[TASK DATA]
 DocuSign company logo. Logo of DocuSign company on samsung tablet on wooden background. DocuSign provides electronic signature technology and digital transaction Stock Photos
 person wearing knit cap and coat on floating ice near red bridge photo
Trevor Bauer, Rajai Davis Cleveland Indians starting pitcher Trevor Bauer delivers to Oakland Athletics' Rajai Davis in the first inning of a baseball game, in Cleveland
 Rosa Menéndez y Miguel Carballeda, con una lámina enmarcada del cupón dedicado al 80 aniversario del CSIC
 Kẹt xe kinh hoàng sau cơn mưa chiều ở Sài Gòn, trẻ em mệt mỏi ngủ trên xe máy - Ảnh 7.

==

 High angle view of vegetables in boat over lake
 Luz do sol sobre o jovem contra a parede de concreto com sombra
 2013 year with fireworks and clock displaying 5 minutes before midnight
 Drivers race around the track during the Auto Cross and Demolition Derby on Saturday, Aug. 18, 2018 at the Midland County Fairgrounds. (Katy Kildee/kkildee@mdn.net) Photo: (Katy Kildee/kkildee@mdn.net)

[YOUR TASK]
What is needed is an exact copy of the lines above, from the one containing "2013 year with" through the one containing "Drivers race around", with nothing added.

[EXPECTED ANSWER]
 2013 year with fireworks and clock displaying 5 minutes before midnight
 Drivers race around the track during the Auto Cross and Demolition Derby on Saturday, Aug. 18, 2018 at the Midland County Fairgrounds. (Katy Kildee/kkildee@mdn.net) Photo: (Katy Kildee/kkildee@mdn.net)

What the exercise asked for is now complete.